Graduate student holding large hollow biodegradable bead spheres containing seeds in LSU laboratory

LSU Students Create Plantable Mardi Gras Beads

🀯 Mind Blown

Louisiana State University students developed 3D-printed beads that dissolve naturally and grow okra plants, offering a solution to the 46 tons of plastic beads that clogged New Orleans storm drains. Three parade krewes are testing the PlantMe Beads this Carnival season.

Mardi Gras beads are finally getting a green makeover that could help clean up one of America's biggest parties.

Graduate student Alexis Strain at Louisiana State University has created biodegradable beads that parade goers can actually plant in their gardens. The hollow spheres contain okra seeds and break down naturally with help from bacteria attracted to the growing plants.

The innovation comes after New Orleans discovered a staggering problem. Following heavy flooding, the city pulled more than 46 tons of plastic beads from clogged storm drains. Those that escaped the drains washed directly into Lake Pontchartrain, threatening marine life.

The Krewe of Freret took a bold step last year by banning plastic beads entirely from their parade. Co-founder Greg Rhoades said riders loved the change because spectators don't even want cheap plastic beads anymore. "They dodge out of the way when they see cheap plastic beads coming at them," he explained.

This year, Freret and two other krewes are throwing the new PlantMe Beads instead. Strain 3D prints them from polylactic acid, a commercially available material made from plant starches. The beads cost more to produce than petroleum-based imports, but they offer something traditional beads can't: they disappear without harming the environment.

LSU Students Create Plantable Mardi Gras Beads

Professor Naohiro Kato, who leads the LSU lab, first attempted biodegradable beads in 2018 using bioplastic from microalgae. Production costs proved too high, so Strain experimented with 3D printing technology to create a more affordable version.

The lab produced 3,000 PlantMe Bead necklaces for the 2026 Carnival season. They're giving them to three krewes in exchange for feedback on design and spectator response.

The Ripple Effect

The sustainable Mardi Gras movement extends beyond beads. Parade organizers increasingly throw food, soaps, and sunglasses instead of cheap plastic. The Pontchartrain Conservancy just received a grant to measure whether these efforts are reducing the celebration's environmental footprint.

Trail from the Conservancy points out that Mardi Gras generates about 2.5 million pounds of trash total. Beads represent just one piece of a much larger waste problem the city is working to solve.

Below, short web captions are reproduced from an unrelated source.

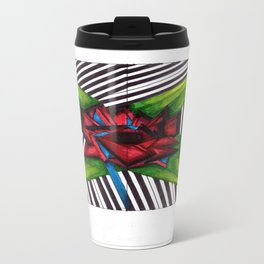 The journey Travel Mug
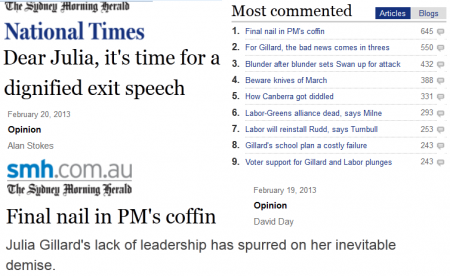 Sample of some of Fairfax''''''''''''''''s headlines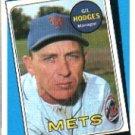 1989 Topps #664 Gil Hodges TBC 69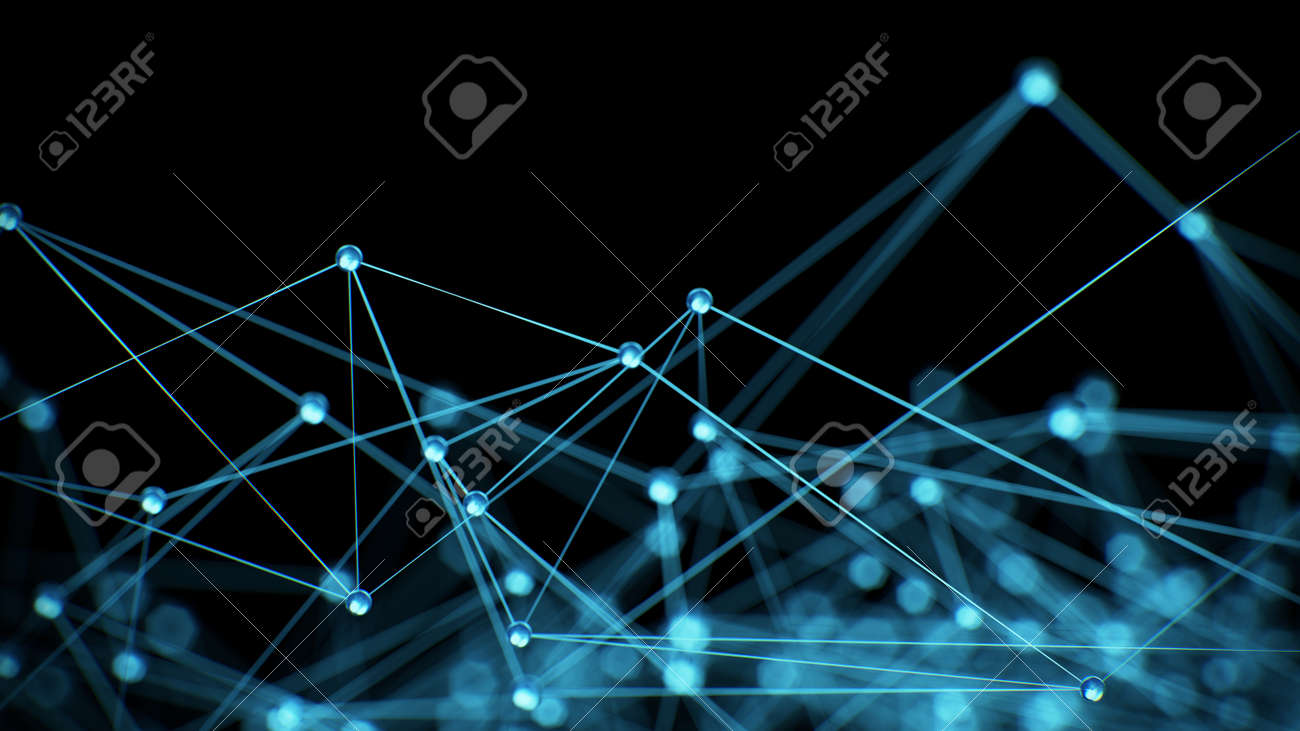 Abstract internet network communication concept background - CG render - 45136339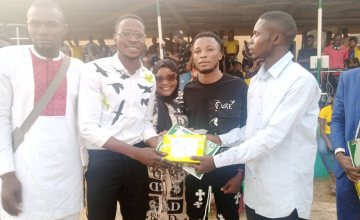 The Cult Awards In Circulation Are Fake – Polytechnic Offa SUG
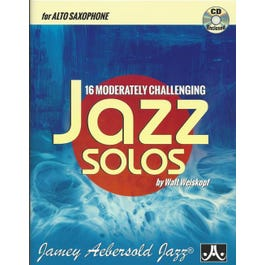 Jamey 16 Moderately Challenging Jazz Solos - Alto Sax-Book/CD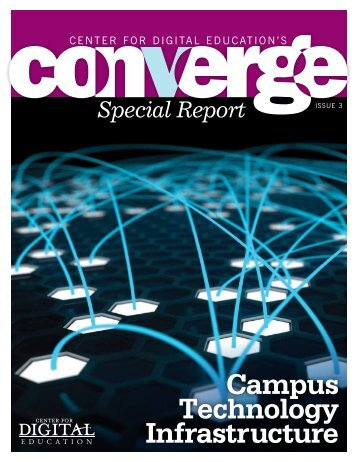 Campus Technology Infrastructure - Center for Digital Education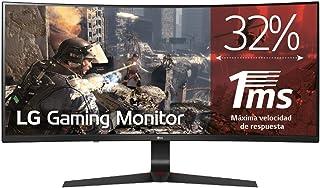 LG 34GL750-B - Monitor Gaming Curvo UltraWide WFHD de 86.7 cm (34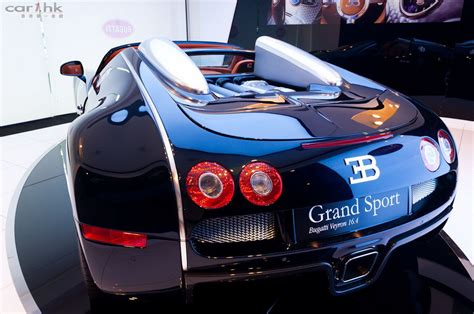 toyota showroom hong kong bugatti showroom hong kong 19 香港第一車網 car1 hk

Kato envisions an even bigger transformation. He's talking with local schools about turning bead-making into community projects where students learn about bioplastics and plant biology while creating their own throws. The lab continues exploring ways to make algae-based bioplastic commercially viable too.

Ironically, some people told Kato they love the PlantMe Beads so much they want to keep them as keepsakes. He laughed at the contradiction, noting that petroleum plastic would actually last longer for collectors.

Rhoades said Freret embraces the ultimate goal: throwing things people actually value rather than items that end up in landfills or storm drains. The krewe's experiment proves that Mardi Gras tradition can evolve without losing its joy.